The Court press release stated, “European Harmonised Technical Standards must be freely available without charge because of their particular legal nature as acts that form part of EU law,” and “a Commission decision refusing access to the requested harmonised technical standards…should be annulled.”
This is a milestone development that was long coming and a major victory for European consumers, SMEs and the ICT industry. It is also consonant with a 2019 decision of the U.S. Supreme Court on similar issues. Not only does this landmark opinion remove the paywalls, but it should also significantly improve the transparency and openness of standards-making processes and enable competitiveness among standards bodies—resulting in better quality, market/industry-driven standards.
The leader driving this paradigm change is Carl Malamud—who approached the ITU Secretary-General in 1991 to undertake the Bruno Project to make all the ITU’s standards freely available online in three weeks which was readily accomplished. The initiative became the subject of a book and innumerable similar endeavours. Fifteen years later, the nations of the world constituting ITU Members directed that its standards be made freely available officially—which set the norm for intergovernmental standards organisations.
Several weeks ago, in May, the European Parliament published a resolution on a EU standardisation strategy. The strategy seeks to bolster the safety of its citizens and encourage common standards that engage a greater diversity of participants and further “Europe’s technological sovereignty, ability to reduce dependencies and protection of EU values [that] will rely on [its] ability to be a global standard-setter” per its Commissioner for the Internal Market.

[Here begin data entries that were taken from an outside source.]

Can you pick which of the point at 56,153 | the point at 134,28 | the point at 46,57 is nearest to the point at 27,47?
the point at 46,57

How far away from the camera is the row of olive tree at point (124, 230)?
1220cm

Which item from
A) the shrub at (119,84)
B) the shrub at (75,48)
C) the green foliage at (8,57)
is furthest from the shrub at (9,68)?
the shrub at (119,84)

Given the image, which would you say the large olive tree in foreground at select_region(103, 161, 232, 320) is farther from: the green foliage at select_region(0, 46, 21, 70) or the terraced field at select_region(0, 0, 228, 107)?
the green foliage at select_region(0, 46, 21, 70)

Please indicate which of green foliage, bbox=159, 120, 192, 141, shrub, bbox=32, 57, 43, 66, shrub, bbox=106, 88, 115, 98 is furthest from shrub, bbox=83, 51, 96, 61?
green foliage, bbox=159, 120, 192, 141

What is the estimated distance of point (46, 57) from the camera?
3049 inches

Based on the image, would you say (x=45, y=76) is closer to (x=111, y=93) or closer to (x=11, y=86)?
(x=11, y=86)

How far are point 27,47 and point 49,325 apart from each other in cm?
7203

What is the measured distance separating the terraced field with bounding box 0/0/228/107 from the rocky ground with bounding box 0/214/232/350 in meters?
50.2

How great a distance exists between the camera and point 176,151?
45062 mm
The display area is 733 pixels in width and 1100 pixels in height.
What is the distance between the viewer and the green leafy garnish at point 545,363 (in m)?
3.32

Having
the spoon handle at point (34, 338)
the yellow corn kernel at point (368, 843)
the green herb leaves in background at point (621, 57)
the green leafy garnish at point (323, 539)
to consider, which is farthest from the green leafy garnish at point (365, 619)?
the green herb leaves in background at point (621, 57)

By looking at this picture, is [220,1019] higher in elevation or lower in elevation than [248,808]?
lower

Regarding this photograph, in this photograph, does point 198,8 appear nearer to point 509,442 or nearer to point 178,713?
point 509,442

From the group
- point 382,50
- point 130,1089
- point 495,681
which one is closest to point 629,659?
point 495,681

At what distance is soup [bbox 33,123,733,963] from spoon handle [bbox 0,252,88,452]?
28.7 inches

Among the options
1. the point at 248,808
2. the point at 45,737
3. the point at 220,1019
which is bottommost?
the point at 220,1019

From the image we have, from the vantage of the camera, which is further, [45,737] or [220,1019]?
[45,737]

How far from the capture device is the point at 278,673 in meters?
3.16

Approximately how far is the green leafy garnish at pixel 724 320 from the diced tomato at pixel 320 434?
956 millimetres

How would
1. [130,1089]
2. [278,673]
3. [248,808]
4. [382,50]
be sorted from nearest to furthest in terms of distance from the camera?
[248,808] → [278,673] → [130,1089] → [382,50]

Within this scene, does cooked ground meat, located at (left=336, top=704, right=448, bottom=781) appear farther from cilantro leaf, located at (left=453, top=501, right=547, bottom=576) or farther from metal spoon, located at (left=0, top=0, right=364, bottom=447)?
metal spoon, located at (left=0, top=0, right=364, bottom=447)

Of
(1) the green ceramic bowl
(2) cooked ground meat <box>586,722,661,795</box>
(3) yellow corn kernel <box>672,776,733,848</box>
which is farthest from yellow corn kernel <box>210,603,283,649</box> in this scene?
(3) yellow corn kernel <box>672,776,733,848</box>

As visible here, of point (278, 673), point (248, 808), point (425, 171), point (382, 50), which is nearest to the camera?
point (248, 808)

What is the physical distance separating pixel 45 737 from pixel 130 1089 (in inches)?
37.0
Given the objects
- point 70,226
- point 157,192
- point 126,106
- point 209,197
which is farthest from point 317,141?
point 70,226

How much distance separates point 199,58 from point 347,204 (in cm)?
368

The EU standardisation strategy and objectives are critically dependent not only on making standards freely available, but also on observing its own policies on competition, openness, and transparency. Over the decades in the ICT industry and marketplace, it is abundantly clear that freely available standards combined with robust competition among all the diverse standards bodies in the ecosystem—including consortiums—have brought about enormous evolution and growth in the state-of-the-art and marketplaces worldwide.
Unfortunately, almost all of the rapidly expanding ensemble of new EU legislation relating to cybersecurity, infrastructure protection, supply chain management, and artificial intelligence are giving rise to highly insular EU standards activities that are anything but open and transparent—with enormous paywalls. As Advocate General Medina notes, the rights of EU citizens are being impaired, and their funded public intellectual property taken to protect the revenue streams of a handful of standards bodies via EU monopoly grants. That is decidedly not a winning standardisation strategy—in addition to being unlawful under Europe’s own norms and values.
The EU and its Members now have the opportunity to rectify these matters by complying with AG Medina’s memorandum opinion on standards access and further enabling competitive industry, consumer, and market-driven standards activities and practices to ensue.